Se Abbas Kiarostami se torna um cineasta "do mundo" - Like Someone in Love foi rodado no Japão - continua a "manter acesa a chama da vida".

Depois de Cópia Conforme, rodado na Toscana, Abbas Kiarostami rumou ao Japão para Like Someone in Love, com título tirado a uma canção popularizada por Ella Fitzgerald. A noite de Tóquio, uma estudante universitária que se desdobra em call girl e falha uma visita da avó para atender a um encontro com um velhote, antigo professor universitário. Na manhã seguinte, e perante o aparecimento do namorado da rapariga, é a vez de o velhote assumir o papel de avô. Nada no filme lembra que Kiarostami, 73 anos, vem do Irão, mas também nada desperta uma impressao de desenraizamento.
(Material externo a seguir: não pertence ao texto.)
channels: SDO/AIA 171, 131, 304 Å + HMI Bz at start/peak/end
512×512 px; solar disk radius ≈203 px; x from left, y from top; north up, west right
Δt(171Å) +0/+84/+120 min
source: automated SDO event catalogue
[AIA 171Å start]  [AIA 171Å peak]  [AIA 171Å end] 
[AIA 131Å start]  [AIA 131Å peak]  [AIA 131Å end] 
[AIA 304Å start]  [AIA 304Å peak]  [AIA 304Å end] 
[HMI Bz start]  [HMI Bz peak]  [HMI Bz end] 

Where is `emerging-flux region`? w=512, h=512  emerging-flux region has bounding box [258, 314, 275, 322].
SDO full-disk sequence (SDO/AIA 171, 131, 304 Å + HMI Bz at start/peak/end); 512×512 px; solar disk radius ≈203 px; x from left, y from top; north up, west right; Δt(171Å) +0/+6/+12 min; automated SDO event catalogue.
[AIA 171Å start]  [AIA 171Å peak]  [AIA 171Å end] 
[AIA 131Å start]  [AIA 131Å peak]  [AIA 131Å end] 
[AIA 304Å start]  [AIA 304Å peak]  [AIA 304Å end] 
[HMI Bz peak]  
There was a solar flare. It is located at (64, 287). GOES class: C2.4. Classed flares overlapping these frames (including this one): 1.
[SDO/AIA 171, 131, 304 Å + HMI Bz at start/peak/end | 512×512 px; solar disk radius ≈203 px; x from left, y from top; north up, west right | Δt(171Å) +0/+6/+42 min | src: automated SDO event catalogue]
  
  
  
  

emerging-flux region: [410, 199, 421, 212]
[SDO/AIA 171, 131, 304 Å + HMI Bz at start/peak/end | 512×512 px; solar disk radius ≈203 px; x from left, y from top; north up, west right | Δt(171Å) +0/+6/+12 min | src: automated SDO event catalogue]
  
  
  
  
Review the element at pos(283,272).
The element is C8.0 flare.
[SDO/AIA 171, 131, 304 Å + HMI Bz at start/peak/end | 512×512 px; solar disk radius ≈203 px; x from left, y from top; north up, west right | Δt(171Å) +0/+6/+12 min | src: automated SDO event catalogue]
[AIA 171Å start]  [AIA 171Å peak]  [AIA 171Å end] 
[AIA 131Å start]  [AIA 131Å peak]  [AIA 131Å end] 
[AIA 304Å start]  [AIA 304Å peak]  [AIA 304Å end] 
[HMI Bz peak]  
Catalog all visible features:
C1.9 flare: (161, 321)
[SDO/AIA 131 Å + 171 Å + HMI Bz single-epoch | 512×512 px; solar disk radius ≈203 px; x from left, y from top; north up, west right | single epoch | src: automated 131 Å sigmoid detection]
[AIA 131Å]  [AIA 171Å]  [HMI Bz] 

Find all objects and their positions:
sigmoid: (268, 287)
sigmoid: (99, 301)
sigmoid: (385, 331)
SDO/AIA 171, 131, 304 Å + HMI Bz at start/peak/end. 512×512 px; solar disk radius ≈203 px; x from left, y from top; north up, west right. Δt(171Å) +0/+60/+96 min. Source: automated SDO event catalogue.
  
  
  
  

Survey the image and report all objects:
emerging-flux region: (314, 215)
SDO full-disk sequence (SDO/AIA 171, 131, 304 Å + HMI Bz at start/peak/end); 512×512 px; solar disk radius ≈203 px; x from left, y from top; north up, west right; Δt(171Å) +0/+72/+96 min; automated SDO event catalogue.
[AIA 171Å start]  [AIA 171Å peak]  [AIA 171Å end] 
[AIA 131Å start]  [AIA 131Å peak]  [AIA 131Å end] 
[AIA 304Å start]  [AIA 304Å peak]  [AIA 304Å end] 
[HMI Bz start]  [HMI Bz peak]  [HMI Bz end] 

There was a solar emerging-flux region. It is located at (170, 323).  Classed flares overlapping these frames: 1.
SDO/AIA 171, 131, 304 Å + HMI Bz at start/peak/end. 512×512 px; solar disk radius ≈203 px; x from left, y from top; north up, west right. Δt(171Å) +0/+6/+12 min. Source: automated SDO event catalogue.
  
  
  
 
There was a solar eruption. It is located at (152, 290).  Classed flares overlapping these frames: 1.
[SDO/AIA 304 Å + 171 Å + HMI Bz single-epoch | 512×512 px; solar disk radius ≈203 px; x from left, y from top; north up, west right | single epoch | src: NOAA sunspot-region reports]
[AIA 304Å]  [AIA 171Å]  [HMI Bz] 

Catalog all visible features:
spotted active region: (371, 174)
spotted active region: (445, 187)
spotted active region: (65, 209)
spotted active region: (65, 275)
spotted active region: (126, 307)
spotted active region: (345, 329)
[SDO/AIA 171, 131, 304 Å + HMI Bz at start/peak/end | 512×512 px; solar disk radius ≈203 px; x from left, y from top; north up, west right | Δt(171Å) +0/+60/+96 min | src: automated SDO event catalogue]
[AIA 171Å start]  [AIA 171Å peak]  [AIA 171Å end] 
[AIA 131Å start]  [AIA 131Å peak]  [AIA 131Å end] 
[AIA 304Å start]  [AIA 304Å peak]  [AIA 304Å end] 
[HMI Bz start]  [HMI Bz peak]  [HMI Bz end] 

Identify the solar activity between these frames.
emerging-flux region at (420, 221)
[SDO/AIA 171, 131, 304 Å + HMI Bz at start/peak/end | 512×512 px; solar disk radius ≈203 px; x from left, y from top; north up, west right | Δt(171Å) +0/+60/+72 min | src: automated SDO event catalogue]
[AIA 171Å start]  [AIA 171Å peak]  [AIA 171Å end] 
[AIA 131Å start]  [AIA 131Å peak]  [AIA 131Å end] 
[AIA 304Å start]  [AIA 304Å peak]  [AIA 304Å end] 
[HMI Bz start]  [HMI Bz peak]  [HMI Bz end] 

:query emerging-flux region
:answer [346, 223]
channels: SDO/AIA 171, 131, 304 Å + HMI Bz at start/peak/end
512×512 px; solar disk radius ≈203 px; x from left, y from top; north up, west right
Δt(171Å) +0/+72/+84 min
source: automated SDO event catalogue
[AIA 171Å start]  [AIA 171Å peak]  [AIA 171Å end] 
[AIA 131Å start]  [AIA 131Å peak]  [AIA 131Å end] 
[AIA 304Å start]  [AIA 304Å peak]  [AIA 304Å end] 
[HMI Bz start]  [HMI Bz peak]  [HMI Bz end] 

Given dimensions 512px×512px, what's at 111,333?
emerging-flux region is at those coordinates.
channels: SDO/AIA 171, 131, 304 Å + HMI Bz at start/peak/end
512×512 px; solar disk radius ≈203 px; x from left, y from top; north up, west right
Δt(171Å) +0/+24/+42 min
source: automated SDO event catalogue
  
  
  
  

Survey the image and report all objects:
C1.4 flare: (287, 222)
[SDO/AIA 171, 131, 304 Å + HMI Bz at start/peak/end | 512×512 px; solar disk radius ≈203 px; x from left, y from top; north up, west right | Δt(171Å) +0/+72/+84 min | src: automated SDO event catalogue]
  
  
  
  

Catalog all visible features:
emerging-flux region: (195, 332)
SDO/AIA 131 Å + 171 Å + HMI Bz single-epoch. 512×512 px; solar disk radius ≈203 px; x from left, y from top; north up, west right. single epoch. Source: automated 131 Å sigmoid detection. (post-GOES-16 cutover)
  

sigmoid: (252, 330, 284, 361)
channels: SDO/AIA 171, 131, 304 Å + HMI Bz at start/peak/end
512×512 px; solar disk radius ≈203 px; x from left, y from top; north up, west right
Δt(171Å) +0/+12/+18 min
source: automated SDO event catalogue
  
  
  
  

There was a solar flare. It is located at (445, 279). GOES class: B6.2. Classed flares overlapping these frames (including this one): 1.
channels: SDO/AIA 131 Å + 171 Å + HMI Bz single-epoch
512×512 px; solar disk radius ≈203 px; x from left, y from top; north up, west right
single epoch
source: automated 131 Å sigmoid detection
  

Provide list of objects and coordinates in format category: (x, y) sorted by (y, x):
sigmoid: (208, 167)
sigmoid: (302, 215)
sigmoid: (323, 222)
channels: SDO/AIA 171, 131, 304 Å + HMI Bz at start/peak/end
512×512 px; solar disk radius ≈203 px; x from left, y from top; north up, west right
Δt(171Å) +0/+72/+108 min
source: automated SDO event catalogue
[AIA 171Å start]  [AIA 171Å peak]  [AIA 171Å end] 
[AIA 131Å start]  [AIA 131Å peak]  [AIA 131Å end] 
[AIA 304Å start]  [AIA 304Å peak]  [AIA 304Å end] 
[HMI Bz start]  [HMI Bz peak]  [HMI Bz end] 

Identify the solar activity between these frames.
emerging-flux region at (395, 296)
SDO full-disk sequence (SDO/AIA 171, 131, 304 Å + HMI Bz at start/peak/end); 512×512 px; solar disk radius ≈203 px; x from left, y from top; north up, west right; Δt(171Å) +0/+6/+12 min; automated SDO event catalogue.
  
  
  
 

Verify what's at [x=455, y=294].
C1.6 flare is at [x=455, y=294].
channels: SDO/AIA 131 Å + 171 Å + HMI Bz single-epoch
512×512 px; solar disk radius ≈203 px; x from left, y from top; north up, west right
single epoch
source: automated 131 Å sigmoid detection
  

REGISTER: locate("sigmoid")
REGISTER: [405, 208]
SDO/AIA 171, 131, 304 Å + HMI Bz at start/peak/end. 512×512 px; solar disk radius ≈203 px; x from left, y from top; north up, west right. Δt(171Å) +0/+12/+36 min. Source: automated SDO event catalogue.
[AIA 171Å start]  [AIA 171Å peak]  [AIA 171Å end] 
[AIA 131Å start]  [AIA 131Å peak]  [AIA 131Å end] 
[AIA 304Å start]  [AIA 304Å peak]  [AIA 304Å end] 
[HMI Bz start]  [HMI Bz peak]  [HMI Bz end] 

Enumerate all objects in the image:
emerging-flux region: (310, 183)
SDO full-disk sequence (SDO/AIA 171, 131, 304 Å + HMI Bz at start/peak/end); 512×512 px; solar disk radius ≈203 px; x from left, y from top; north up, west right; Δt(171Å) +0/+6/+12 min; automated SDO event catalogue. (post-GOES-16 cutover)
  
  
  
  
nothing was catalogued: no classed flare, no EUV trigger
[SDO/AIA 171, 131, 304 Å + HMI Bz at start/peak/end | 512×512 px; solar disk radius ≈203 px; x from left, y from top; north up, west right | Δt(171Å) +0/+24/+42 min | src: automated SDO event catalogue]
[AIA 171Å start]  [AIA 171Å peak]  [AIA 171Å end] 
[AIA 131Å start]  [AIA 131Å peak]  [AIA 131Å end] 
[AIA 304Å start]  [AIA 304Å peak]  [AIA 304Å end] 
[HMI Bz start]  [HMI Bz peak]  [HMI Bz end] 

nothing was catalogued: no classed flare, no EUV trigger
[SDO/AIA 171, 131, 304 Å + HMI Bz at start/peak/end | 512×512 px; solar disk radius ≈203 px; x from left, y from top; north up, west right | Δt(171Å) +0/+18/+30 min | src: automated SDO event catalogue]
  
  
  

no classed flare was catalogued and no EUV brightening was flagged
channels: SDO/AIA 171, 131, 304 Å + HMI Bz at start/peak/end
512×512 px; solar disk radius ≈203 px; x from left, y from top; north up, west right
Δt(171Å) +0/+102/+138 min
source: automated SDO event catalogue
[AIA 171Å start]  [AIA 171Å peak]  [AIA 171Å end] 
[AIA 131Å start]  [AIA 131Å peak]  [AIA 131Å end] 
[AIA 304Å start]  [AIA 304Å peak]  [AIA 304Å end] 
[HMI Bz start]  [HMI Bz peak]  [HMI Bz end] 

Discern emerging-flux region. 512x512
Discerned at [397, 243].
Mas se Kiarostami se torna - até mais ver - um cineasta "do mundo", continua a jogar com elementos característicos do seu cinema, ao mesmo tempo que o abre elementos novos ou pouco explorados: uma maneira de "manter acesa a chama da vida".

Like Someone in Love foi filmado no Japão, só com actores japoneses. Não é, em termos de produção, um filme cem por cento japonês mas é quase como se o fosse. Creio ter lido algures, no entanto, que inicialmente a sua ideia era rodar no Irão. É verdade isto?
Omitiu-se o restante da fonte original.